Nach Salzburg lässt jetzt auch Hallstatt nicht mehr jeden Touristenbus parken. Das könne bei den wachsenden Gästemassen nur der erste Schritt sein, sagen Experten.
Wien. Eine Million Touristen schieben sich jährlich durch den 770-Seelen-Ort Hallstatt. Sie fotografieren die malerische Szenerie mit See und Bergen, die Bauernhäuser und die Einheimischen, bevor die Reiseführerin alle wieder in den Bus scheucht, damit es weiter gehen kann nach Salzburg. Dass die Bevölkerung das nicht auf Dauer goutieren würde, war abzusehen. Die Wertschöpfung sei zweifellos hoch, betonte Hallstatts Bürgermeister, Alexander Scheutz (SPÖ), immer wieder – aber hoch sei eben auch der Frust unter den Einheimischen. Am Dienstag zog der Ort, beraten von Verkehrsplanern, die Notbremse: Ab dem Herbst soll sich die Zahl der Touristenbusse von zurzeit 19.344 dank eines limitierten Parksystems um ein Drittel reduzieren, sagte Scheutz den „Oberösterreichischen Nachrichten“.
Die Gäste klagen nicht
„Österreich hat kein flächendeckendes Overtourism-Problem“, stellt Claudia Riebler von der Österreich Werbung klar. Die Organisation bewirbt den Urlaub in Österreich in gut 30 Ländern und fragt die Gäste auch regelmäßig, wie es ihnen hier gefällt.
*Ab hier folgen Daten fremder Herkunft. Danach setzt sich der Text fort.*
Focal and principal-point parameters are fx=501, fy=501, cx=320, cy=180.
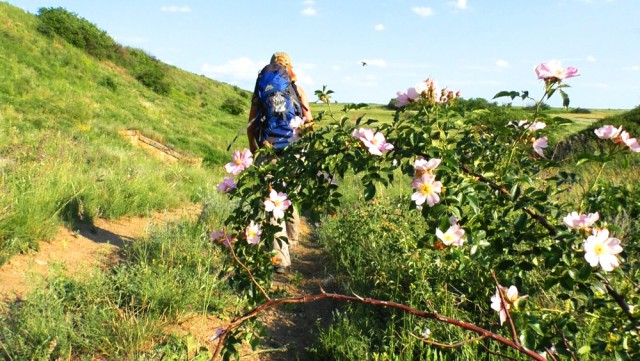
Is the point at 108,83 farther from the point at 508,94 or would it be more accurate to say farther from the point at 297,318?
the point at 508,94

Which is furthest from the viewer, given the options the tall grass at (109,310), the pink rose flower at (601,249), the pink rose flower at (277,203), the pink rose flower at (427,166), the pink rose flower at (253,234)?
the tall grass at (109,310)

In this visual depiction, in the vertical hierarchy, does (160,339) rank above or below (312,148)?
below

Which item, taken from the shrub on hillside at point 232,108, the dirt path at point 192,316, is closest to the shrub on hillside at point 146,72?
the shrub on hillside at point 232,108

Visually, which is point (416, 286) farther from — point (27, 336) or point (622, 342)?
point (27, 336)

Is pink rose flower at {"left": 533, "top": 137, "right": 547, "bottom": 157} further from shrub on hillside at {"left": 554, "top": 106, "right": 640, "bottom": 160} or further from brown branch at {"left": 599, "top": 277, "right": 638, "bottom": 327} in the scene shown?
shrub on hillside at {"left": 554, "top": 106, "right": 640, "bottom": 160}

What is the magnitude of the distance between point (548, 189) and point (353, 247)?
9.23 feet

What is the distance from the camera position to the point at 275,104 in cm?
414

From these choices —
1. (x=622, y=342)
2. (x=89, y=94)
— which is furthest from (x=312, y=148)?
(x=89, y=94)

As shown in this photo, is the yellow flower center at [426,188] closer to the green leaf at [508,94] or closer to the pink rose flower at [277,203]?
the green leaf at [508,94]

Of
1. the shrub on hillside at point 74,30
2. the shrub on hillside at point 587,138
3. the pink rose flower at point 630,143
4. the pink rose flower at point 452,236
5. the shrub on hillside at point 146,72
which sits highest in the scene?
the shrub on hillside at point 74,30

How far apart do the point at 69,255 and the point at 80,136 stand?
6797mm

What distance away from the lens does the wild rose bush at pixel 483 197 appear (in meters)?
1.54

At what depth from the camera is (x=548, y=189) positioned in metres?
1.80

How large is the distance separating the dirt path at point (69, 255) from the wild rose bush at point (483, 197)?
191cm
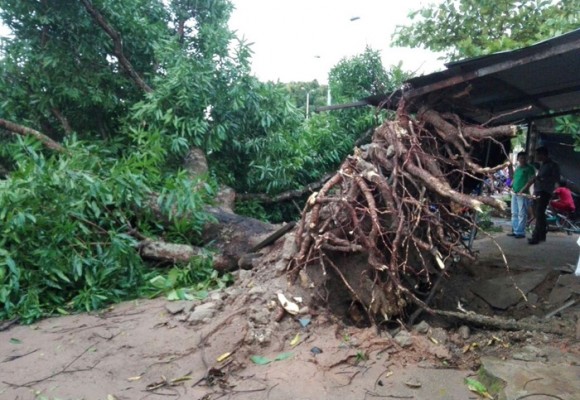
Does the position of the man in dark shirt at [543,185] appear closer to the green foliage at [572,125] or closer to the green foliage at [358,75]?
the green foliage at [572,125]

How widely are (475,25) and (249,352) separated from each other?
8823 millimetres

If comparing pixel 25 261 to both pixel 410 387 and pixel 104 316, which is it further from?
pixel 410 387

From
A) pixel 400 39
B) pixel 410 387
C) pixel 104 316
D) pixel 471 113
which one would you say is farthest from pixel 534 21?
pixel 104 316

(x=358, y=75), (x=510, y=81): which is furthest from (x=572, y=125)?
(x=358, y=75)

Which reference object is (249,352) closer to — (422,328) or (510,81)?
(422,328)

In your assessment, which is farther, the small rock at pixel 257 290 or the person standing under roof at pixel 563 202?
the person standing under roof at pixel 563 202

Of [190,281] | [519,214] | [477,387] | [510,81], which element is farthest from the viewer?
[519,214]

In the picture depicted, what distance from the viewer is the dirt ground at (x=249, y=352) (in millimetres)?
3570

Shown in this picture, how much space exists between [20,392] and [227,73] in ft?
16.3

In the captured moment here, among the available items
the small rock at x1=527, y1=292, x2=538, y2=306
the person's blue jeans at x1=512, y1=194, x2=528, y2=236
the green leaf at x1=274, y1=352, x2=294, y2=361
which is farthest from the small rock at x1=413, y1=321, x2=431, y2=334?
the person's blue jeans at x1=512, y1=194, x2=528, y2=236

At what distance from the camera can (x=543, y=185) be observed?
7.39 metres

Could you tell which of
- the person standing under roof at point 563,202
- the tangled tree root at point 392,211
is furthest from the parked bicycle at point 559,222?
the tangled tree root at point 392,211

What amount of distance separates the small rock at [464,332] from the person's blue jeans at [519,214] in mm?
4570

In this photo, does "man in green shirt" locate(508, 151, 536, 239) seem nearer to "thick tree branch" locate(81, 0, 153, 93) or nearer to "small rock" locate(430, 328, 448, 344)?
"small rock" locate(430, 328, 448, 344)
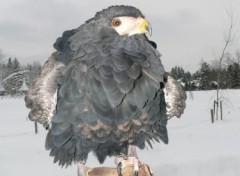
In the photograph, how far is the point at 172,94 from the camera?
4.08m

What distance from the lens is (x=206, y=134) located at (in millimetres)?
20391

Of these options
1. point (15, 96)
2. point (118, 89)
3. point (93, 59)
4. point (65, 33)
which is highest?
point (65, 33)

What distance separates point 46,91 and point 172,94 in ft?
4.57

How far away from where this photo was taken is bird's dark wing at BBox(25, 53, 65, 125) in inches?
148

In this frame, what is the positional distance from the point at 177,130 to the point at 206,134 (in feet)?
7.97

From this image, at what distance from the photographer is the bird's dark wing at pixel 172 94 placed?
4.05m

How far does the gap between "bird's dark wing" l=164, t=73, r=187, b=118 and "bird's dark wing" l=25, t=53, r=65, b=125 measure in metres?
1.19

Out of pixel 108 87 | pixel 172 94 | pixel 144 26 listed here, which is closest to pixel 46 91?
pixel 108 87

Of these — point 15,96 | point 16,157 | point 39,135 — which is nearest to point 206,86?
point 15,96

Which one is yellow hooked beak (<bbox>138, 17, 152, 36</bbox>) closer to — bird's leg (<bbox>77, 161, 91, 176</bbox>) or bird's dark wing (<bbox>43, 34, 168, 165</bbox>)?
bird's dark wing (<bbox>43, 34, 168, 165</bbox>)

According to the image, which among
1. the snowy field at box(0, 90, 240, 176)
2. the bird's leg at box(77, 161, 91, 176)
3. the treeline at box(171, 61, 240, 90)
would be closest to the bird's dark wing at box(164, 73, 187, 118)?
the bird's leg at box(77, 161, 91, 176)

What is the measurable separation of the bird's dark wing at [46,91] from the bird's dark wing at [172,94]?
1190 mm

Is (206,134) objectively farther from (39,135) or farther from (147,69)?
(147,69)

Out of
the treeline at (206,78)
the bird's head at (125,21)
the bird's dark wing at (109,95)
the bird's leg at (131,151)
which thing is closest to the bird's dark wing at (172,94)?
the bird's dark wing at (109,95)
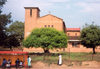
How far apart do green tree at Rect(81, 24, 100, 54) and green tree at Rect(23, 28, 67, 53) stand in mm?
5568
Lediglich acht Prozent empfänden Österreich als „überlaufen“, sagt Riebler. Das Problem beschränke sich auf „punktuelle Spitzen“ wie Hallstatt oder die Wachau. Dort brauche es individuelle Lösungen.
Das dachten sich wohl auch die Salzburger. Vor allem bei Schlechtwetter kann es in der Getreidegasse oder vor Mozarts Geburtshaus eng werden. Die Stadt hat vergangenen Sommer mit Bus-Kontingenten reagiert, die auch Pate für Hallstatt standen. Seit dem Sommer können Touristenbusse ihre Passagiere nur nach Anmeldung und Bezahlung zu bestimmten Uhrzeiten an genau markierten Orten ausladen und einsammeln. „Das hat schon viel Druck aus der Situation genommen“, sagt Salzburgs Tourismus-Chef, Herbert Brugger, zur „Presse“. Aber es werde nicht die letzte Lenkungsmaßnahme gewesen sein, die sich die Stadt einfallen lassen muss.
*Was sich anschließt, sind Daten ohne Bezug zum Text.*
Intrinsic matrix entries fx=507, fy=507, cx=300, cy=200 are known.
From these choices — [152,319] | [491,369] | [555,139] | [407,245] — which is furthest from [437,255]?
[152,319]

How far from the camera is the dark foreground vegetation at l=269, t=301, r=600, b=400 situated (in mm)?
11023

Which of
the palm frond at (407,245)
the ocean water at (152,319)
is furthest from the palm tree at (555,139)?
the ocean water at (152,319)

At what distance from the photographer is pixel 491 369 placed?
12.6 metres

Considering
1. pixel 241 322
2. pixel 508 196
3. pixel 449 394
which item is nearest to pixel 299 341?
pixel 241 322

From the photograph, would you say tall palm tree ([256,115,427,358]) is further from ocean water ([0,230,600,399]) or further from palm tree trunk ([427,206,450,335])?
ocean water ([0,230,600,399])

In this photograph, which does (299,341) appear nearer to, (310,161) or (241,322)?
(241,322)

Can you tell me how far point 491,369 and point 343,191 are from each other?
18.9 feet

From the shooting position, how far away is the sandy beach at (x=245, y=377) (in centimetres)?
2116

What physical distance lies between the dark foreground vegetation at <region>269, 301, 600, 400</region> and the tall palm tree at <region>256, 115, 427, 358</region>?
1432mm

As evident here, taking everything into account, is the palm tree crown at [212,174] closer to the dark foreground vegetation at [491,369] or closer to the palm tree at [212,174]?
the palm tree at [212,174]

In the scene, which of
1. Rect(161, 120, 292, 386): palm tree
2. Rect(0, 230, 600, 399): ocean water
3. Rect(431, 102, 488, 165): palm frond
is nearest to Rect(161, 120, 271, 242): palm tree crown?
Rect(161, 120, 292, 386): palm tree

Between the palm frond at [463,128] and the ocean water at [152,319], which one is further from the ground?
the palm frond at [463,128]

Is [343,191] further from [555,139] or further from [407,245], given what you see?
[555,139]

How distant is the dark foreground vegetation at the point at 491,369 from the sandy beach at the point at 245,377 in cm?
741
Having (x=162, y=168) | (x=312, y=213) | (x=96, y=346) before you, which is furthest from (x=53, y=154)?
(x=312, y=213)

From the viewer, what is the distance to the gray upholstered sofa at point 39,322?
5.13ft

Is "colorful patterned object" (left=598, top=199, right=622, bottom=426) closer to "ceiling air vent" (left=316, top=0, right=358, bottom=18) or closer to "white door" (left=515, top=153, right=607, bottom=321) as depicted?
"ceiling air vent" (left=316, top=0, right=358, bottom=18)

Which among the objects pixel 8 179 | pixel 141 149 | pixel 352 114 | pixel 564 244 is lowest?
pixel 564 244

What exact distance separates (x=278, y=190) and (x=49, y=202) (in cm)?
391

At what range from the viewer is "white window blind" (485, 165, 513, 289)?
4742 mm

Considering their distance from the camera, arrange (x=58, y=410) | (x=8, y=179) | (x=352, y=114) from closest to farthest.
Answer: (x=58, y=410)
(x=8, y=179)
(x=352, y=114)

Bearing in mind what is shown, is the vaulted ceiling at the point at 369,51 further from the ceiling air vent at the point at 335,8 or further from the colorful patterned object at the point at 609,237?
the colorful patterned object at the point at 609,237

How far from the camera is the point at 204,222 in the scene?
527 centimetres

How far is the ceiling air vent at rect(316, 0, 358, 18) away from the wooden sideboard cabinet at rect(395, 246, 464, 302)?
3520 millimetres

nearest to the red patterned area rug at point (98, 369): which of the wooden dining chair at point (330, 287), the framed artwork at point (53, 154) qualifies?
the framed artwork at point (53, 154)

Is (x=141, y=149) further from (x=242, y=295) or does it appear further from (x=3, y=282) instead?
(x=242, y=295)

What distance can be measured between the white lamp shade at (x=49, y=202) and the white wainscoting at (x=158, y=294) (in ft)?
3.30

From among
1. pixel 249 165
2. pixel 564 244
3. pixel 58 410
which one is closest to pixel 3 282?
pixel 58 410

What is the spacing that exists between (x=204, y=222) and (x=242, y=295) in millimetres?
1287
6,5 Millionen Tagesbesucher empfängt Salzburg im Jahr – 3,5 Millionen kommen aus dem Umland, drei Millionen fallen in die unter Einheimischen unbeliebtere Kategorie „Tourist“ (und die Hälfte von ihnen spucken die Busse aus). Wenn man bedenke, dass Städtereisen alltäglich und Flüge immer billiger werden und die Welttourismusorganisation für 2030 1,8 Milliarden Touristen prognostiziert, könne man sicher sein: Der endgültige Besucherrekord sei auch in Salzburg nicht erreicht.
„Wir müssen einen Weg finden, wie man die Leute so durch die Stadt bringt, dass alle damit leben können“, sagt Brugger. Ihm schweben alternative Routen abseits der Trampelpfade und eine Verkleinerung der zulässigen Reisegruppen vor. Das sei alles in der Evaluierungsphase. Die Diskussion laufe noch, mitunter mit „abenteuerlichen Vorschlägen“ bis hin zur Aussperrung bestimmter Touristengruppen, „namentlich Asiaten“, sagt Brugger.
Das Lieblingsziel der Asiaten
Dass sich das Unwohlsein gegen eine bestimmte Gruppe richtet, liegt wohl an der Entwicklung der Besucherzahlen: Von Jänner bis Juli 2018 kamen 542.000 chinesische Gäste ins Land. Schon 2017 zählte Österreich neben Deutschland und der Schweiz zu ihren Top-drei-Europazielen, wie ÖW-Chefin Petra Stolba im Herbst sagte. Das soll so bleiben, wenn es nach ihr geht: Asien sei „ganz klar eine unserer wichtigsten Regionen mit den höchsten Wachstumsraten“, so Stolba.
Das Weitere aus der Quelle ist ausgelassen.